I'm not entirely clear why mountd even allows that, but no point trying
to change it now anyway.

> An exception would need to be made for every 'nfs4_lookup_dentry', provided
> it found a directory, or nothing (or a symlink...). Possibly this could only
> be done for anonymous credentials (as are used by the nfs4 mount operation).

Yuch.

> It would be nice if we could clearly differentiate a mount-time lookup from a
> regular lookup, but I don't think the protocol allows for that.

I guess you're right.

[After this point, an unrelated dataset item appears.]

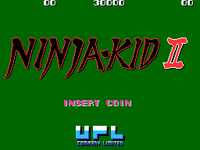 Ninja-Kid II TITULO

So it starts to sound more like: "you have a
confusing setup. Your export configuration says one thing, and your
filesystem permissions say another. Under NFSv3 the confusion didn't
matter, but now it does--time to fix it."

--b.

2012-10-08 11:42:45

by Steve Dickson

[permalink] [raw]
Subject: Re: Inconsistency when mounting a directory that 'world' cannot access.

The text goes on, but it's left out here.